Her birimiz ayrı, ıssız birer gezegene dönüştürülüyoruz kendi derin ve dipsiz yalnızlığımızla. Binlerce yıl önce avcı toplayıcı iken hayatta kalmak en büyük hedefimizken, geçen onca zaman ve gelişen teknoloji yine bizi dönüp dolaşıp aynı noktaya getirdi. The Economist dergisi bu hayatta kalma mücadelemizi kapak yaparak çağın sorununa dikkat çekmiş. Bilimin ve teknolojinin gelişmesi binlerce yıl önce salgın hastalıklarla boğuşan insanoğlunun bu gerçeğini hiç değiştirmeden gündemimize getiriverdi. Ancak insan binlerce yıl öncesinin aksine bu mücadelede daha güçsüz ve hazırlıksız. Gelinen bu noktada yaşananların ardından geçtiğimiz günlerde bir tebliğ yayınlandı. Misafirliğe gitmek kabahatler kanunu gereği cezalandırılabilecek. Virüsün kontrolden çıkan yayılımı bu önlemleri elbette almayı zorunlu kılıyor ama başka bir şey oluyor gözümüzün önünde ve biz sadece izliyoruz. Geçen ünlü bir teknoloji firması ürettiği insansı bir robotun tanıtımını yaptı.
O tanıtım filmini izlerken bir an o robotun delici ve ürpertici bakışlarıyla göz göze geldim ve bana aktardığı o karakter ve imaj sayesinde dehşete düşüp donakaldım. Gözlerinde derin ve acımasız bir ifade vardı. Biz peş peşe sokağa çıkma yasakları ile yeni duruma alışmaya çalışırken, sokaklarda arkadaşlarıyla oynayarak büyümüş bir nesil olmanın çatışmasını yaşıyoruz içimizde.
Bu misafirliğe gidildiğinde kesilecek cezanın ardından pek mümkün ve mantıklı ki bayramlarda kucaklaşmak, büyüklerimizin ellerini öpmek de imkansız gibi duruyor.
Bu arada robotlar yapay zeka ile bizi yönetmeye çoktan başladılar bile ve yerimizi almaları an meselesi. Düşünebilme gücü ve üstünlüğü,milyonlarca algoritmayı yorumlayıp önümüze seren yapay zeka denen yeni bir "tür"le elimizden kayıp gitmek üzere
Kendi ellerimizle kendi sonumuzu hazırlıyor gibiyiz.
Türkiye’nin filozof olma mertebesine ulaşmış en kıymetli değeri İoanna Kuçuradi hoca robotla insan ayrımını yaparken “onun göğsünü açarsanız tel çıkar, bizimkinden kan” diyerek müthiş ve bence kolay kolay kapanamayacak bir mesafeyi gözümüzün önüne seren bir detaya dikkat çekmişti.

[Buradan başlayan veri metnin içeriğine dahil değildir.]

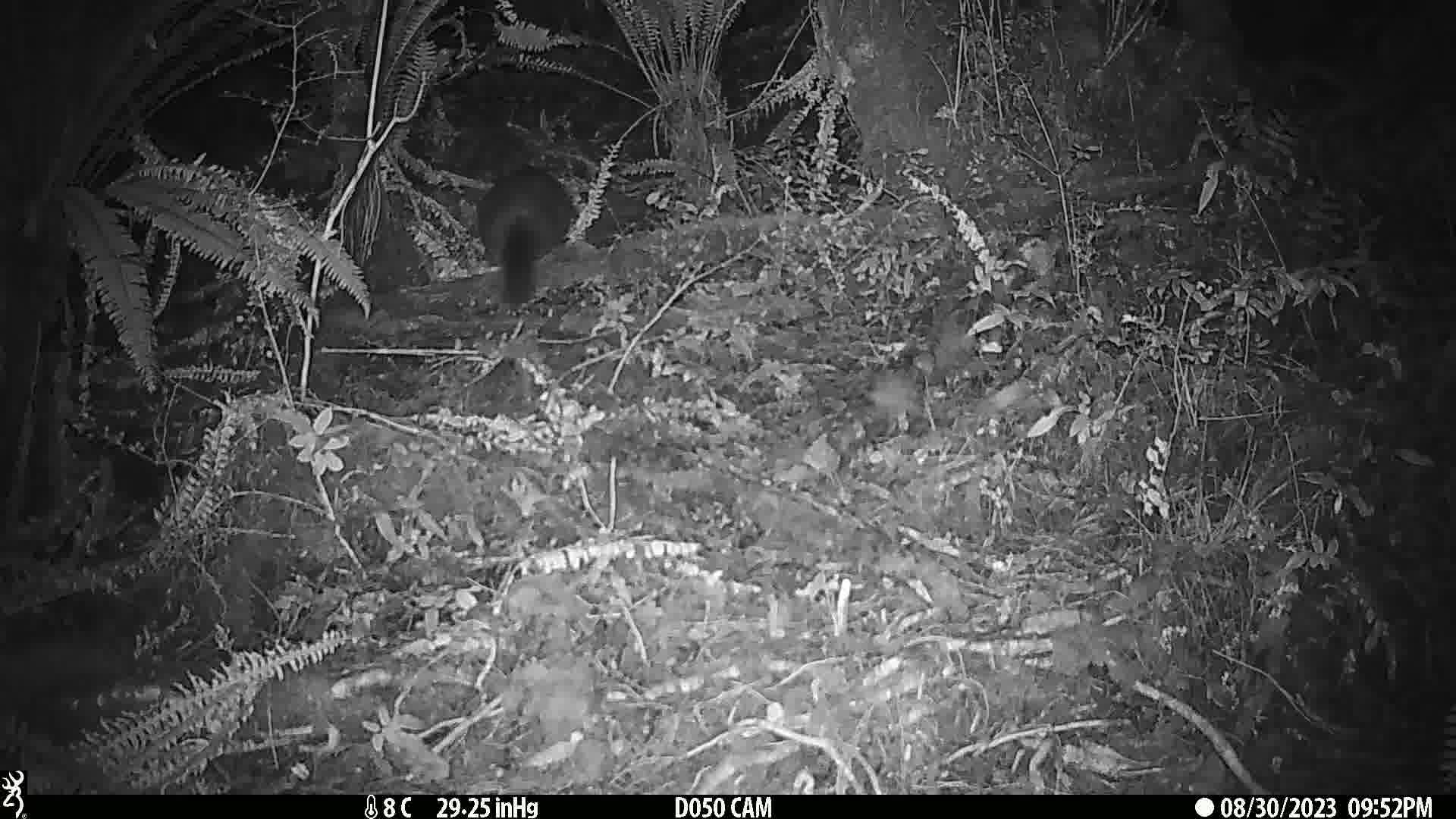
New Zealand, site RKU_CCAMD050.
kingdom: Animalia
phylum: Chordata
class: Mammalia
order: Diprotodontia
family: Phalangeridae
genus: Trichosurus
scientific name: Trichosurus vulpecula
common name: common brushtail possum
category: possum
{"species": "possum (common brushtail possum) (Trichosurus vulpecula)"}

Yine de bakıldığında durum o kadar da umutsuz değil.
Her şeye rağmen kapanması imkansız mesafeler var bana göre. İnsanı tarihi boyunca diğer canlılardan ayıran özelliği akıl, konuşma, düşünme gibi özellikler olarak sıralarken robotlar o zaman hayatımızda yoktu. Şimdi duyusal alanın kaleleri robotlar ve daha güncel adıyla yapay zeka tarafından birer birer ele geçiriledursun, hala çok önemli mevziler bizlerin elinde olacak.
Kuçuradi hocanın dikkat çektiği tel ve kan ayrımı, insanda var olan ruh ve can üstünlüğünün kolay kolay ele geçirilemeyeceğini de gösteriyor. Gerçi teknolojinin sınırı yok dediğinizi duyar gibiyim ama gözden kaçırdığımız bazı gerçekler var. Anılar, yaşanmış tecrübeler ve demlenmiş zaman diliminin insanoğlunda bıraktığı o tortusal birikim, insanlık hafızası çok kolay güncellenecek gibi durmuyor. Ama düşünebilmek yeteneği nasıl kullanılmadıkça köreliyor ve bir üstünlük olmaktan çıkıyorsa, hala insan kalabilme durumu da bana kalırsa öyle bir yol ayrımına geldi.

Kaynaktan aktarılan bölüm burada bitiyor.